EXERCISE » Return a copy of every line in the data below that contains "States".

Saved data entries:

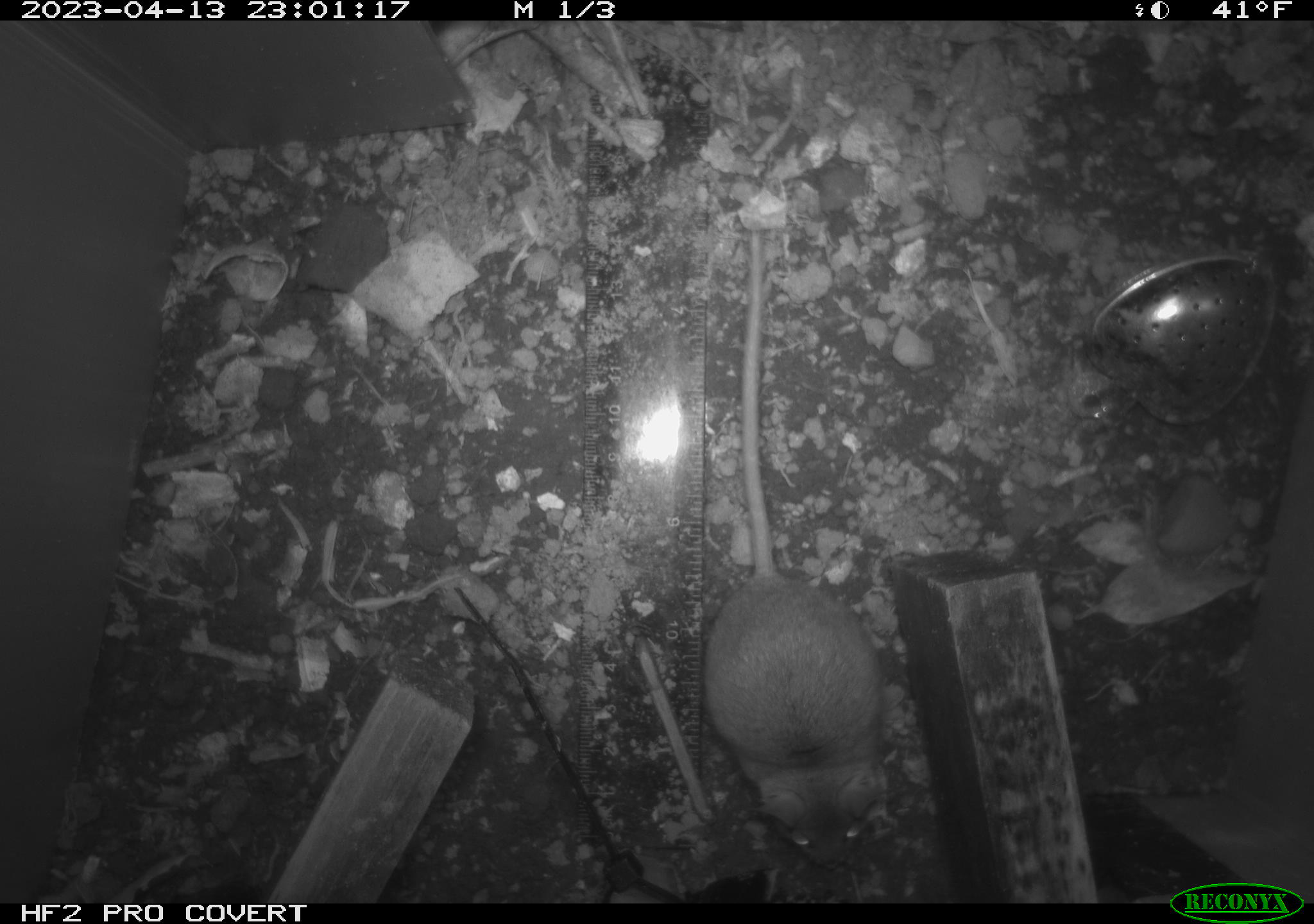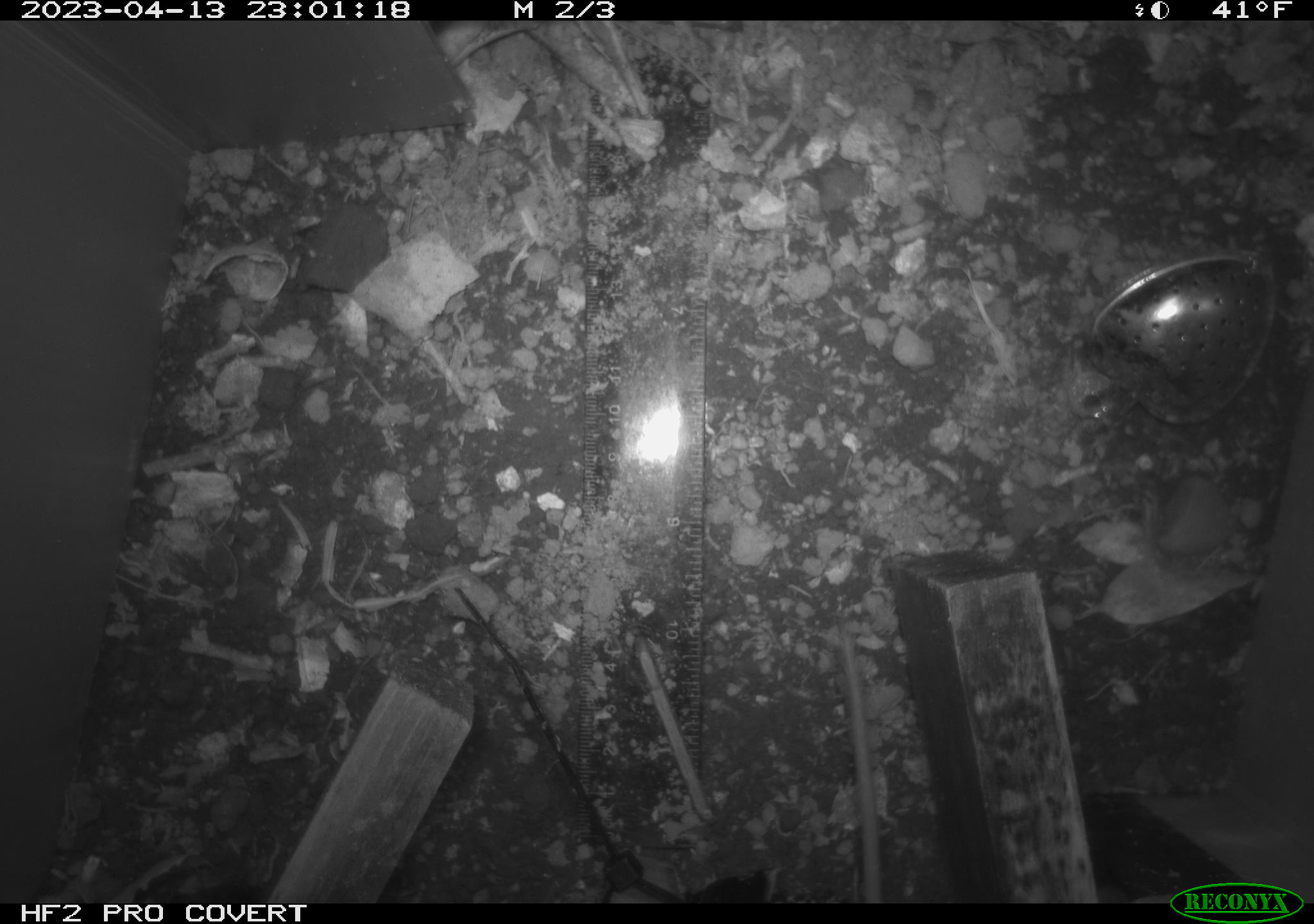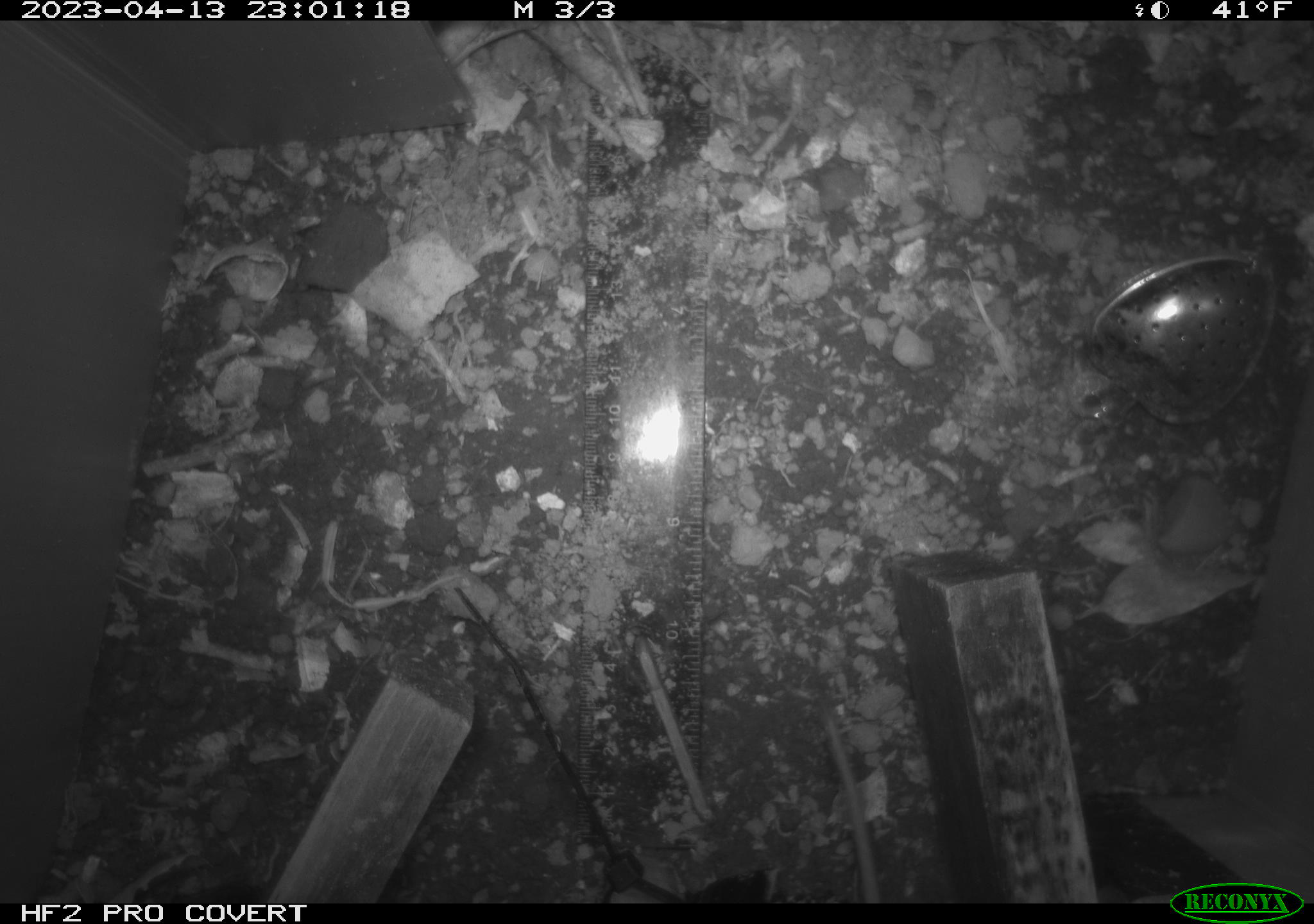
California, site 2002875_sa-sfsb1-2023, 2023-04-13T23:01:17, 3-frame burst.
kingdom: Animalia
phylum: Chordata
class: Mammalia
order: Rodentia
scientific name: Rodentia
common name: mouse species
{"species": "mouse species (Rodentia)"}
...
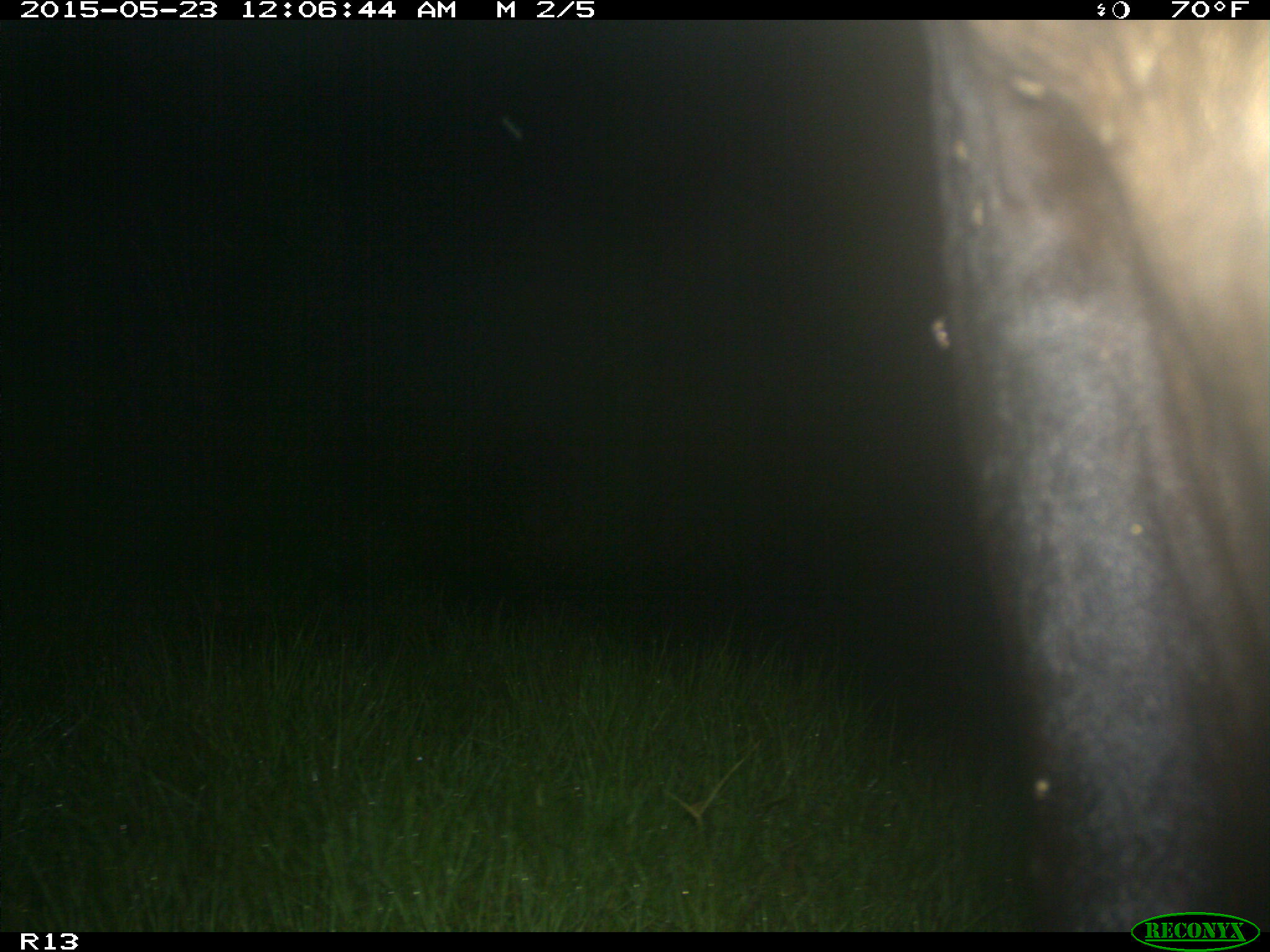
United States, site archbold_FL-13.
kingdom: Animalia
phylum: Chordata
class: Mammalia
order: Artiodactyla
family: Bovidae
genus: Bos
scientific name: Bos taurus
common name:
--
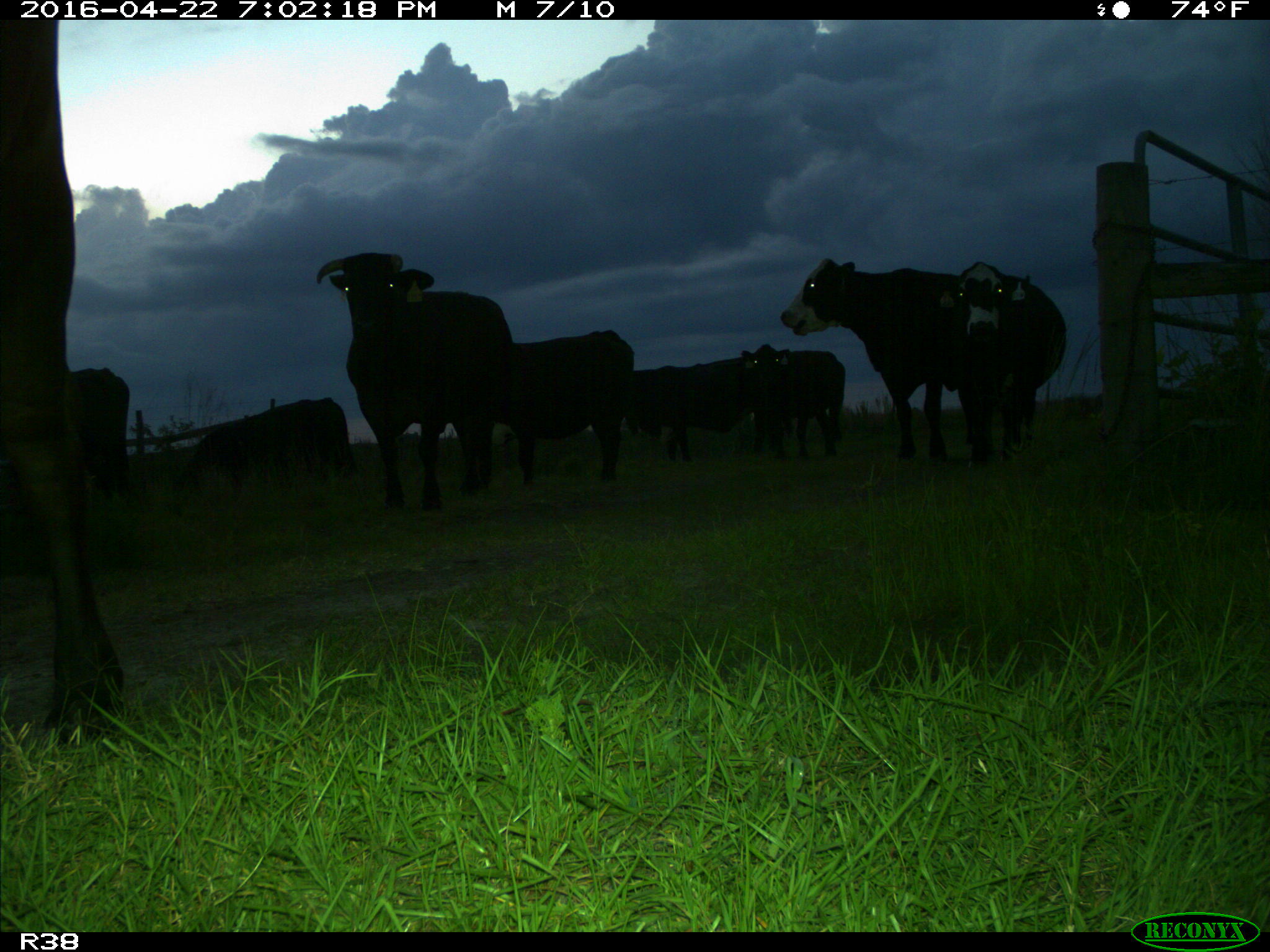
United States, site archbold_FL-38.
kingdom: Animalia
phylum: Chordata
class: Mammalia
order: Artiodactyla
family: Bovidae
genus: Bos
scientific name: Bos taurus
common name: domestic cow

RESPONSE TO THE EXERCISE »
United States, site archbold_FL-13.
United States, site archbold_FL-38.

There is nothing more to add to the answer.